• _WORK ORDER_:
The entries that follow are to be duplicated in full, character for character.

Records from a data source
%%
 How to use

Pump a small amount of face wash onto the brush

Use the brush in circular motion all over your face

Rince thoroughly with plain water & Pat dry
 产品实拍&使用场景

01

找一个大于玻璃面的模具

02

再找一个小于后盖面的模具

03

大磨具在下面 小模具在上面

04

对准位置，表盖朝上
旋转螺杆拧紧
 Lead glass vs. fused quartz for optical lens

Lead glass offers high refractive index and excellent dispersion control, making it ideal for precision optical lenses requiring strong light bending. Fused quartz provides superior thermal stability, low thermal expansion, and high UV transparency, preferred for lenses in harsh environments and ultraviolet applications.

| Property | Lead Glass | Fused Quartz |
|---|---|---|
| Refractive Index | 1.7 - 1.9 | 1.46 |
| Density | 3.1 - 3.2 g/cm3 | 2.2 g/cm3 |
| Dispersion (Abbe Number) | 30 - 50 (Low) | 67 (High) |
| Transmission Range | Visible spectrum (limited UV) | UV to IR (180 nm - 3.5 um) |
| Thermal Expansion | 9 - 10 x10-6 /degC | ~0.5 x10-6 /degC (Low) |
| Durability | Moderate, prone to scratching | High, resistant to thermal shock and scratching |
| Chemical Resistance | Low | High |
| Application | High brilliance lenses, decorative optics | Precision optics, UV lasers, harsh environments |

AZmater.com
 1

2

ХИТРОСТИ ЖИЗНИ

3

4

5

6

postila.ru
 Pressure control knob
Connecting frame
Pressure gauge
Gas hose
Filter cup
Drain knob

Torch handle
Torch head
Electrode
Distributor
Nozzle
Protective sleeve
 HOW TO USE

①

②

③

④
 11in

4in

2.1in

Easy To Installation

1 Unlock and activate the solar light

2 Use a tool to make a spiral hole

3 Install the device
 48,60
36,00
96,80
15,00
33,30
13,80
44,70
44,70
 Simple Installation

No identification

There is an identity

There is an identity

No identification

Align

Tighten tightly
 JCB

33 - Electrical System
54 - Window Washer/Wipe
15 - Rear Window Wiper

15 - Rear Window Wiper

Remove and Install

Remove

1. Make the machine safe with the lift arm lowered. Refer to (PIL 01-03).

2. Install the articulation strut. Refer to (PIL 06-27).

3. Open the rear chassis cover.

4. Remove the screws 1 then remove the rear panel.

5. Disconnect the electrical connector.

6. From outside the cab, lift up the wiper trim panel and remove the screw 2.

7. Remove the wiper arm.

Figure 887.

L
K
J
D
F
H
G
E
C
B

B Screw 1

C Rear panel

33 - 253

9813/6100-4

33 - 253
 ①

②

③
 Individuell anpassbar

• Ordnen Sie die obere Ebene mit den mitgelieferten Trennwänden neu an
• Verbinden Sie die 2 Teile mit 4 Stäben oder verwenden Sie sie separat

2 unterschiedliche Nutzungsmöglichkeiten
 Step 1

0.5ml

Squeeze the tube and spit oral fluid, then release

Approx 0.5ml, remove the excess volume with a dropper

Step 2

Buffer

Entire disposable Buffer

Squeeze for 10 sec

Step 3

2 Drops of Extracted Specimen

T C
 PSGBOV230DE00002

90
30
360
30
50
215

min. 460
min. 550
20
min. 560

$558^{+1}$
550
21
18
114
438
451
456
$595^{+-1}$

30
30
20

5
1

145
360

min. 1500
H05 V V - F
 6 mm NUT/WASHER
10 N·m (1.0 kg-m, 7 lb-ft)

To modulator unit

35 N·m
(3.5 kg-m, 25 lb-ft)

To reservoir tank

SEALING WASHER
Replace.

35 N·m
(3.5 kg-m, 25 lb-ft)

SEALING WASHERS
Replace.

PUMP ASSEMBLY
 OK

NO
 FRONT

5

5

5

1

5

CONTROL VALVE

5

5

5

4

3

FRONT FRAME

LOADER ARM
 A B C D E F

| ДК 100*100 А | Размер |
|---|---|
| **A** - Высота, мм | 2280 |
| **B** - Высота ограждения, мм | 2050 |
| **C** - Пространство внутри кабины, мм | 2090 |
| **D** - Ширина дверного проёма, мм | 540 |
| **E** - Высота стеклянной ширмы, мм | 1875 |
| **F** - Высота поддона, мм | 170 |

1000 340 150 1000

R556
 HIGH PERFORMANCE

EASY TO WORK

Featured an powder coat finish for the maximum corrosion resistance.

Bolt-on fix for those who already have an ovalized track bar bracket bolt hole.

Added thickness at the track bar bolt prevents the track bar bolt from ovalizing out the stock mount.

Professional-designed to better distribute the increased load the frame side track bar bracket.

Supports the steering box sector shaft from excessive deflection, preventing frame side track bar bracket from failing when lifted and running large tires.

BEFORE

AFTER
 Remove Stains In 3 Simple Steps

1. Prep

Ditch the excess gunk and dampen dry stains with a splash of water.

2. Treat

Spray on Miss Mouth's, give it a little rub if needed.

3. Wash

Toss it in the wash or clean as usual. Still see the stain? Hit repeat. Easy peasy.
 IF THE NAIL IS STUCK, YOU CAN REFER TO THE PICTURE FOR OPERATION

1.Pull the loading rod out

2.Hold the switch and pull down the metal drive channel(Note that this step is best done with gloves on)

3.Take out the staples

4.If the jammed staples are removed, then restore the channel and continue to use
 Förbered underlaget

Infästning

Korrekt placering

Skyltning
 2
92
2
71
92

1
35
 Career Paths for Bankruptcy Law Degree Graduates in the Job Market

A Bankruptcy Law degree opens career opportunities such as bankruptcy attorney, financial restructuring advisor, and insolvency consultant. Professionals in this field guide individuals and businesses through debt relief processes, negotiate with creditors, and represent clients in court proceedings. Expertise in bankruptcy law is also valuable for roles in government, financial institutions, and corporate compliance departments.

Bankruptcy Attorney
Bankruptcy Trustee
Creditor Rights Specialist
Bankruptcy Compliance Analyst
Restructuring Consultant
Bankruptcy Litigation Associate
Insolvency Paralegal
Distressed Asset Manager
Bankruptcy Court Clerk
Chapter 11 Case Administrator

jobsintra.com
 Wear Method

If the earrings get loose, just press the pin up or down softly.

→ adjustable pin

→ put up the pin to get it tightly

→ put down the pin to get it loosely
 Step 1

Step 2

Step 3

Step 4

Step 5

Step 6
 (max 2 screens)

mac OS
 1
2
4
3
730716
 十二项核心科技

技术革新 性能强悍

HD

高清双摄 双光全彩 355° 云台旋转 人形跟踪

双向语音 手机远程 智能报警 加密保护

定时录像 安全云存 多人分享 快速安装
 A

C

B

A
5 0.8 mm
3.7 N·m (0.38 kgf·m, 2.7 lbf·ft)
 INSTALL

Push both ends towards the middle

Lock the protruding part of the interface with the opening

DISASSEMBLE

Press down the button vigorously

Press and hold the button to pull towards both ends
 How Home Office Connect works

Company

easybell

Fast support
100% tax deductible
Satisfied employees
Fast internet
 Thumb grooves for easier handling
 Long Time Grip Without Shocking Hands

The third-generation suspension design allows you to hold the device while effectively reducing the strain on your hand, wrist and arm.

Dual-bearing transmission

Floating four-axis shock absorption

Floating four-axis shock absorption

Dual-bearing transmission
%%
• _OUTPUT FOR THIS EXERCISE_:
 How to use

Pump a small amount of face wash onto the brush

Use the brush in circular motion all over your face

Rince thoroughly with plain water & Pat dry
 产品实拍&使用场景

01

找一个大于玻璃面的模具

02

再找一个小于后盖面的模具

03

大磨具在下面 小模具在上面

04

对准位置，表盖朝上
旋转螺杆拧紧
 Lead glass vs. fused quartz for optical lens

Lead glass offers high refractive index and excellent dispersion control, making it ideal for precision optical lenses requiring strong light bending. Fused quartz provides superior thermal stability, low thermal expansion, and high UV transparency, preferred for lenses in harsh environments and ultraviolet applications.

| Property | Lead Glass | Fused Quartz |
|---|---|---|
| Refractive Index | 1.7 - 1.9 | 1.46 |
| Density | 3.1 - 3.2 g/cm3 | 2.2 g/cm3 |
| Dispersion (Abbe Number) | 30 - 50 (Low) | 67 (High) |
| Transmission Range | Visible spectrum (limited UV) | UV to IR (180 nm - 3.5 um) |
| Thermal Expansion | 9 - 10 x10-6 /degC | ~0.5 x10-6 /degC (Low) |
| Durability | Moderate, prone to scratching | High, resistant to thermal shock and scratching |
| Chemical Resistance | Low | High |
| Application | High brilliance lenses, decorative optics | Precision optics, UV lasers, harsh environments |

AZmater.com
 1

2

ХИТРОСТИ ЖИЗНИ

3

4

5

6

postila.ru
 Pressure control knob
Connecting frame
Pressure gauge
Gas hose
Filter cup
Drain knob

Torch handle
Torch head
Electrode
Distributor
Nozzle
Protective sleeve
 HOW TO USE

①

②

③

④
 11in

4in

2.1in

Easy To Installation

1 Unlock and activate the solar light

2 Use a tool to make a spiral hole

3 Install the device
 48,60
36,00
96,80
15,00
33,30
13,80
44,70
44,70
 Simple Installation

No identification

There is an identity

There is an identity

No identification

Align

Tighten tightly
 JCB

33 - Electrical System
54 - Window Washer/Wipe
15 - Rear Window Wiper

15 - Rear Window Wiper

Remove and Install

Remove

1. Make the machine safe with the lift arm lowered. Refer to (PIL 01-03).

2. Install the articulation strut. Refer to (PIL 06-27).

3. Open the rear chassis cover.

4. Remove the screws 1 then remove the rear panel.

5. Disconnect the electrical connector.

6. From outside the cab, lift up the wiper trim panel and remove the screw 2.

7. Remove the wiper arm.

Figure 887.

L
K
J
D
F
H
G
E
C
B

B Screw 1

C Rear panel

33 - 253

9813/6100-4

33 - 253
 ①

②

③
 Individuell anpassbar

• Ordnen Sie die obere Ebene mit den mitgelieferten Trennwänden neu an
• Verbinden Sie die 2 Teile mit 4 Stäben oder verwenden Sie sie separat

2 unterschiedliche Nutzungsmöglichkeiten
 Step 1

0.5ml

Squeeze the tube and spit oral fluid, then release

Approx 0.5ml, remove the excess volume with a dropper

Step 2

Buffer

Entire disposable Buffer

Squeeze for 10 sec

Step 3

2 Drops of Extracted Specimen

T C
 PSGBOV230DE00002

90
30
360
30
50
215

min. 460
min. 550
20
min. 560

$558^{+1}$
550
21
18
114
438
451
456
$595^{+-1}$

30
30
20

5
1

145
360

min. 1500
H05 V V - F
 6 mm NUT/WASHER
10 N·m (1.0 kg-m, 7 lb-ft)

To modulator unit

35 N·m
(3.5 kg-m, 25 lb-ft)

To reservoir tank

SEALING WASHER
Replace.

35 N·m
(3.5 kg-m, 25 lb-ft)

SEALING WASHERS
Replace.

PUMP ASSEMBLY
 OK

NO
 FRONT

5

5

5

1

5

CONTROL VALVE

5

5

5

4

3

FRONT FRAME

LOADER ARM
 A B C D E F

| ДК 100*100 А | Размер |
|---|---|
| **A** - Высота, мм | 2280 |
| **B** - Высота ограждения, мм | 2050 |
| **C** - Пространство внутри кабины, мм | 2090 |
| **D** - Ширина дверного проёма, мм | 540 |
| **E** - Высота стеклянной ширмы, мм | 1875 |
| **F** - Высота поддона, мм | 170 |

1000 340 150 1000

R556
 HIGH PERFORMANCE

EASY TO WORK

Featured an powder coat finish for the maximum corrosion resistance.

Bolt-on fix for those who already have an ovalized track bar bracket bolt hole.

Added thickness at the track bar bolt prevents the track bar bolt from ovalizing out the stock mount.

Professional-designed to better distribute the increased load the frame side track bar bracket.

Supports the steering box sector shaft from excessive deflection, preventing frame side track bar bracket from failing when lifted and running large tires.

BEFORE

AFTER
 Remove Stains In 3 Simple Steps

1. Prep

Ditch the excess gunk and dampen dry stains with a splash of water.

2. Treat

Spray on Miss Mouth's, give it a little rub if needed.

3. Wash

Toss it in the wash or clean as usual. Still see the stain? Hit repeat. Easy peasy.
 IF THE NAIL IS STUCK, YOU CAN REFER TO THE PICTURE FOR OPERATION

1.Pull the loading rod out

2.Hold the switch and pull down the metal drive channel(Note that this step is best done with gloves on)

3.Take out the staples

4.If the jammed staples are removed, then restore the channel and continue to use
 Förbered underlaget

Infästning

Korrekt placering

Skyltning
 2
92
2
71
92

1
35
 Career Paths for Bankruptcy Law Degree Graduates in the Job Market

A Bankruptcy Law degree opens career opportunities such as bankruptcy attorney, financial restructuring advisor, and insolvency consultant. Professionals in this field guide individuals and businesses through debt relief processes, negotiate with creditors, and represent clients in court proceedings. Expertise in bankruptcy law is also valuable for roles in government, financial institutions, and corporate compliance departments.

Bankruptcy Attorney
Bankruptcy Trustee
Creditor Rights Specialist
Bankruptcy Compliance Analyst
Restructuring Consultant
Bankruptcy Litigation Associate
Insolvency Paralegal
Distressed Asset Manager
Bankruptcy Court Clerk
Chapter 11 Case Administrator

jobsintra.com
 Wear Method

If the earrings get loose, just press the pin up or down softly.

→ adjustable pin

→ put up the pin to get it tightly

→ put down the pin to get it loosely
 Step 1

Step 2

Step 3

Step 4

Step 5

Step 6
 (max 2 screens)

mac OS
 1
2
4
3
730716
 十二项核心科技

技术革新 性能强悍

HD

高清双摄 双光全彩 355° 云台旋转 人形跟踪

双向语音 手机远程 智能报警 加密保护

定时录像 安全云存 多人分享 快速安装
 A

C

B

A
5 0.8 mm
3.7 N·m (0.38 kgf·m, 2.7 lbf·ft)
 INSTALL

Push both ends towards the middle

Lock the protruding part of the interface with the opening

DISASSEMBLE

Press down the button vigorously

Press and hold the button to pull towards both ends
 How Home Office Connect works

Company

easybell

Fast support
100% tax deductible
Satisfied employees
Fast internet
 Thumb grooves for easier handling
 Long Time Grip Without Shocking Hands

The third-generation suspension design allows you to hold the device while effectively reducing the strain on your hand, wrist and arm.

Dual-bearing transmission

Floating four-axis shock absorption

Floating four-axis shock absorption

Dual-bearing transmission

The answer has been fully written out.